Law enforcement officers have used these open cases as warrants to raid the homes of political opposition members in what appears to be overt political harassment and intimidation. In a video that went viral in September, a leader of the Jubo League, the ruling party’s youth league, reportedly threatened that if ruling party supporters are unable to quash the BNP protests, then “we will start the raids.”
The authorities are also increasingly targeting relatives of expatriate dissidents as a means to threaten critics into silence. On September 9, police arrested Abdul Muktadir Manu, a local BNP politician, for “his suspected collusion” in a Facebook post by his London-based brother that was critical of Prime Minister Sheikh Hasina Wazed. Manu was arrested under Criminal Procedure Code Section 54, a law criticized as a loophole to enable torture because it authorizes the police to arrest people without a warrant and detain them for up to 15 days without allowing them to be represented by a lawyer.

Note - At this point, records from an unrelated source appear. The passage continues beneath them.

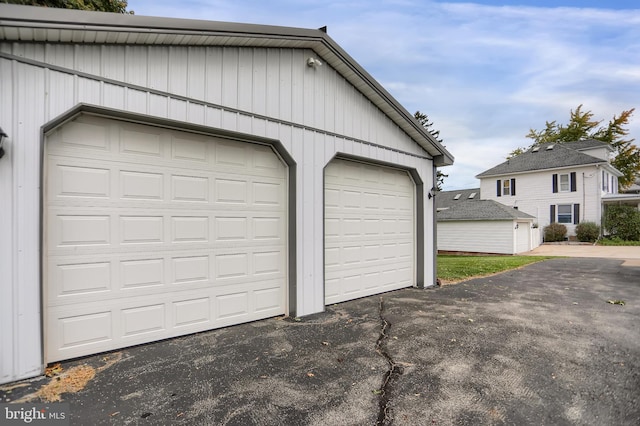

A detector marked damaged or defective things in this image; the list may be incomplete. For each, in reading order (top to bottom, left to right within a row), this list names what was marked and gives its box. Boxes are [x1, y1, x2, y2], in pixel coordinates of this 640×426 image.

driveway crack [378, 296, 402, 426]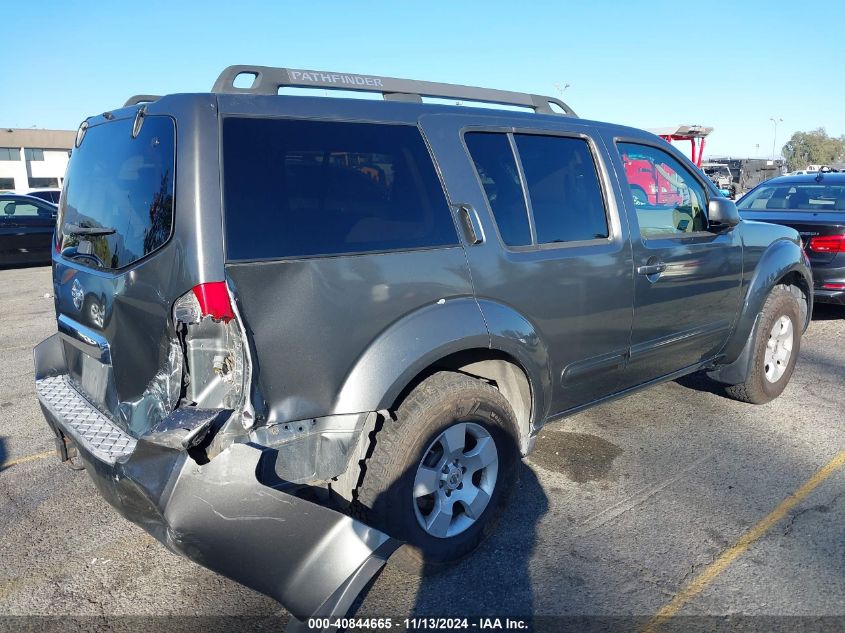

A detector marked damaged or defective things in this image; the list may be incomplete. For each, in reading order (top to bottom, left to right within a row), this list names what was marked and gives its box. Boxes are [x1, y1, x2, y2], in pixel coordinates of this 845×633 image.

damaged rear bumper [34, 334, 398, 624]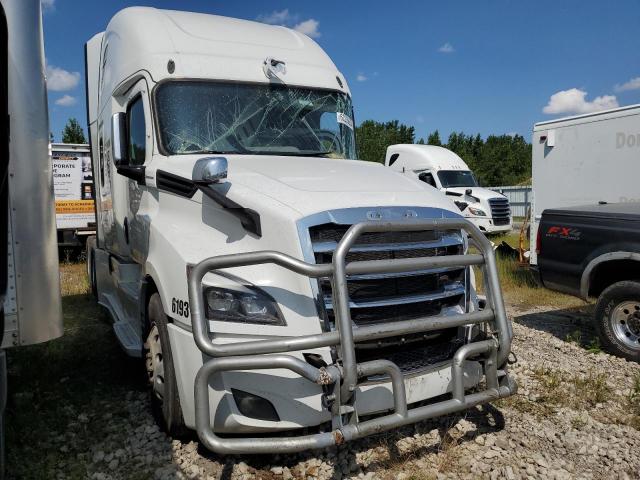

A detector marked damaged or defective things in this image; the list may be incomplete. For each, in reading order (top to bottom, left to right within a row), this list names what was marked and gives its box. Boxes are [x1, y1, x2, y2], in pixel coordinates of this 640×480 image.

cracked windshield [154, 81, 356, 158]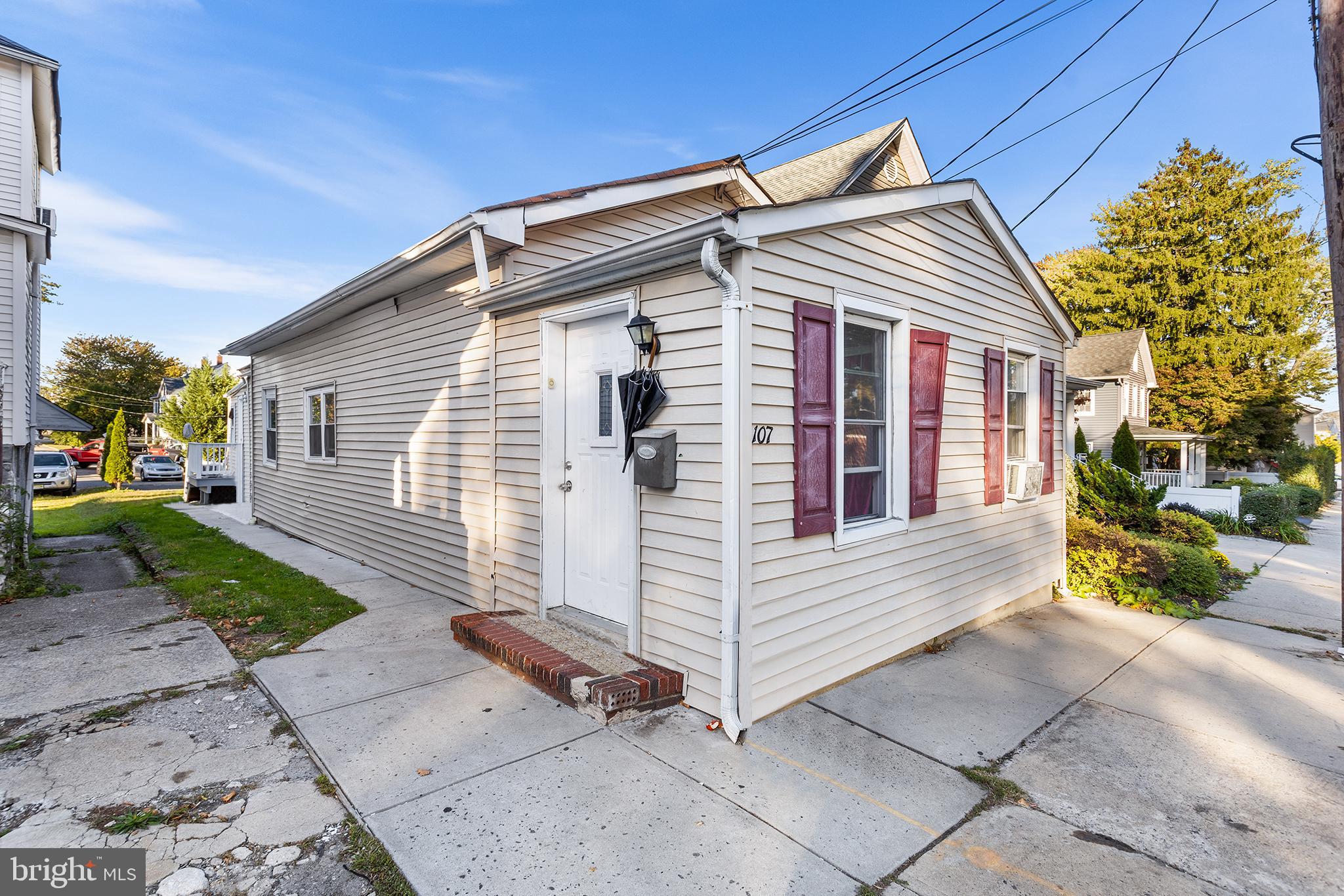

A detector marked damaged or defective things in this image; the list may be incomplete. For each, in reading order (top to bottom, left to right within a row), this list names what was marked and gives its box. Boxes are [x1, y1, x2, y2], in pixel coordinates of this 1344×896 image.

cracked concrete slab [34, 550, 138, 591]
cracked concrete slab [0, 588, 178, 658]
cracked concrete slab [0, 621, 236, 720]
cracked concrete slab [254, 641, 486, 720]
cracked concrete slab [297, 668, 597, 817]
cracked concrete slab [371, 731, 849, 896]
cracked concrete slab [615, 709, 978, 881]
cracked concrete slab [806, 647, 1070, 768]
cracked concrete slab [898, 805, 1230, 896]
cracked concrete slab [1011, 698, 1344, 896]
cracked concrete slab [1085, 618, 1344, 773]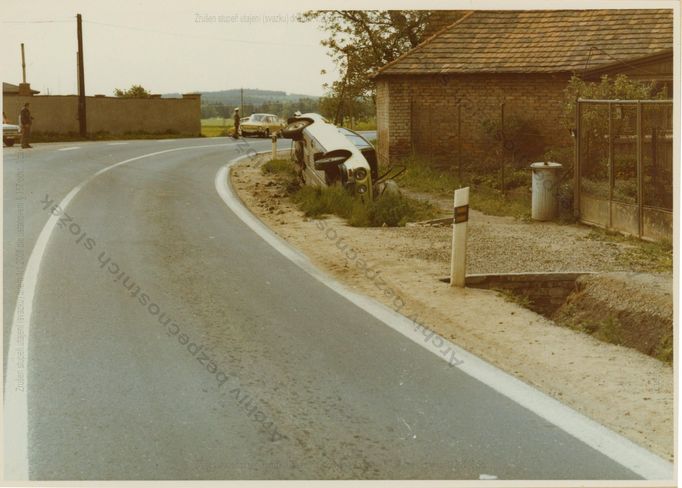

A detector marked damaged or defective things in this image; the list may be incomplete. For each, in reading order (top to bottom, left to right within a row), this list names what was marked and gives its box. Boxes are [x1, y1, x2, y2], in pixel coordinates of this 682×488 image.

overturned white car [278, 113, 402, 201]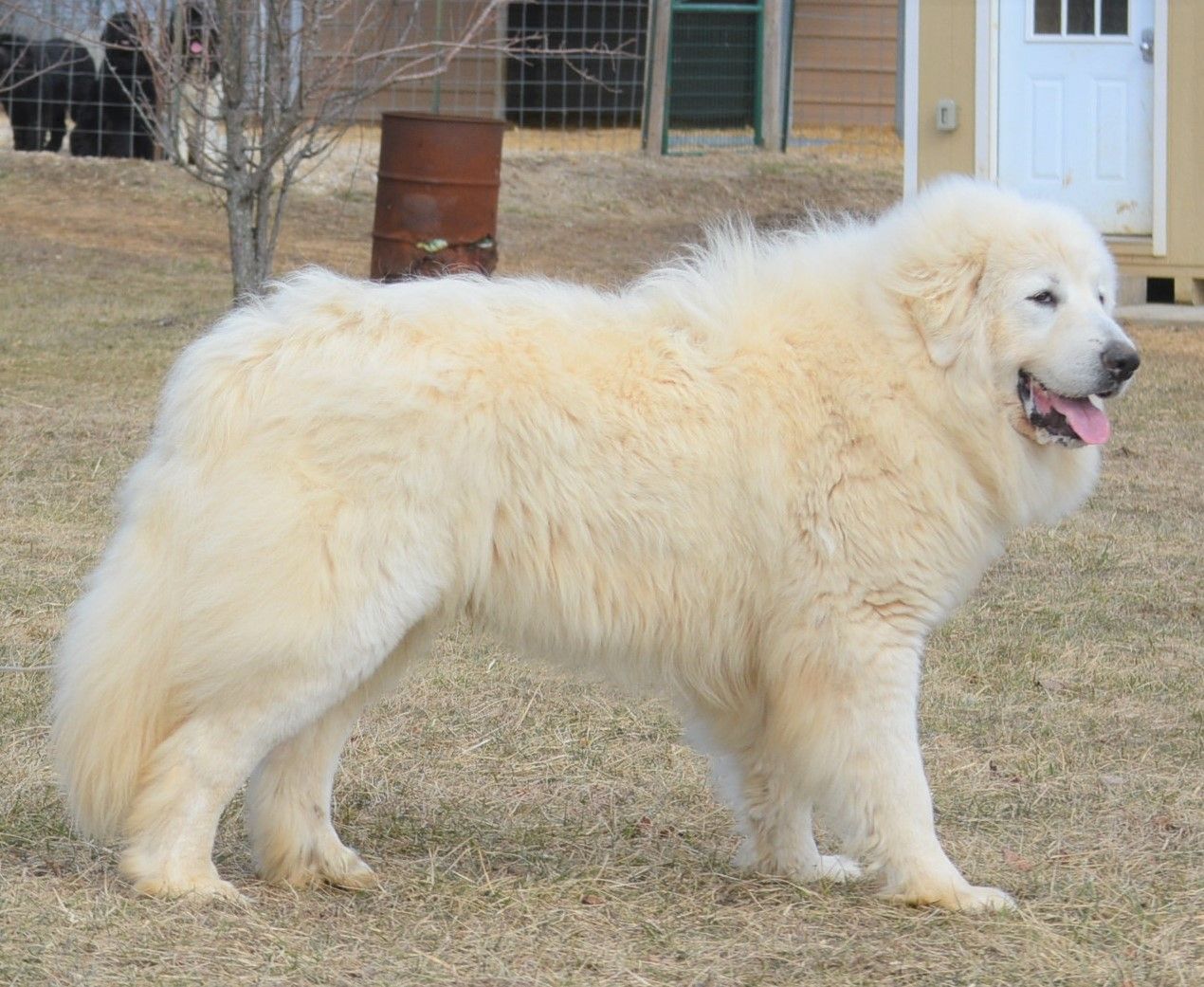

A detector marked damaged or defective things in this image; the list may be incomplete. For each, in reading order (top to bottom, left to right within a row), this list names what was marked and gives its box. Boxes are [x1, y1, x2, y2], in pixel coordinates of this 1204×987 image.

rusty metal barrel [370, 113, 508, 279]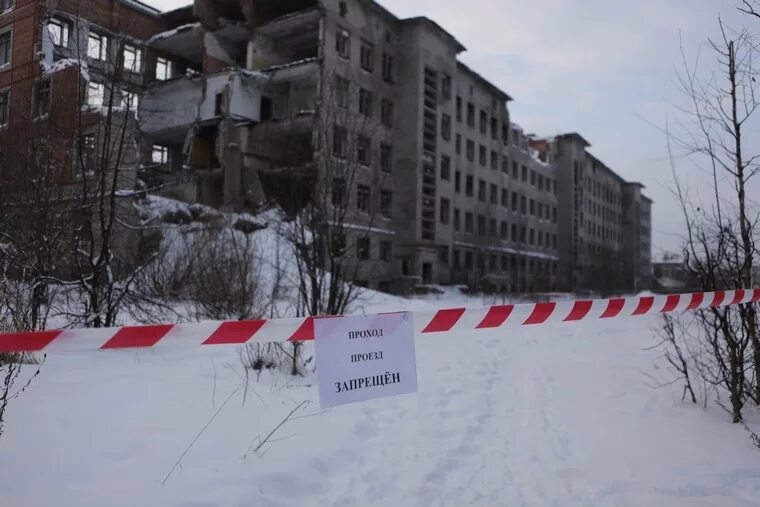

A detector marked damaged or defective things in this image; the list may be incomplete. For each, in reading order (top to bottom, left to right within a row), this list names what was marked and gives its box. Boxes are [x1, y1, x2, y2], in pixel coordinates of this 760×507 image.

broken window [47, 17, 70, 48]
broken window [89, 31, 108, 61]
broken window [123, 44, 142, 73]
broken window [155, 56, 171, 80]
broken window [360, 40, 376, 73]
broken window [33, 80, 50, 118]
broken window [86, 82, 104, 109]
broken window [360, 89, 376, 118]
broken window [151, 145, 167, 165]
broken window [356, 136, 372, 166]
broken window [356, 185, 372, 212]
broken window [354, 238, 370, 260]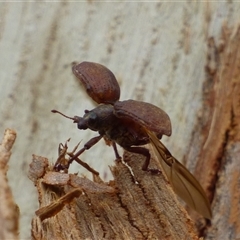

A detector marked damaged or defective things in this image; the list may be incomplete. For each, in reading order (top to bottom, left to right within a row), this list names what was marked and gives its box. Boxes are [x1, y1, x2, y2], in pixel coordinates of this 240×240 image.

splintered wood [0, 128, 18, 240]
splintered wood [29, 143, 199, 239]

Bangladesh authorities appear poised to further extend the reach of their repression beyond the country’s borders. In a parliamentary foreign affairs standing committee meeting on September 13, Foreign Minister Abul Kalam Abdul Momen presented a list of Bangladeshis living abroad identified as committing “anti-state” activities and called on embassies to bring the individuals to justice.
Prime Minister Sheikh Hasina, as well as Awami League and BNP party leaders, should condemn political violence and call on their supporters to respect the right of all Bangladeshis to safely and peacefully gather, and to run for office without fear, Human Rights Watch said.
International human rights law calls for authorities to uphold free expression and peaceful assembly. The UN Human Rights Committee, which interprets the International Covenant on Civil and Political Rights, says in its General comment No. 37, concerning the right to peaceful assembly, that states have an obligation to “respect and ensure” the right of peaceful assembly without discrimination, and to allow such assemblies to “take place without unwarranted interference.” In case “an assembly provokes or may provoke a hostile reaction from members of the public against participants,” the state has a duty to allow the assembly to go ahead and to protect participants.
“Bangladesh law enforcement are under increased scrutiny following US human rights sanctions and with parliamentary elections on the horizon,” Ganguly said. “Diplomats in Bangladesh should raise concerns publicly and privately that such repression threatens the conditions for a free and fair election.”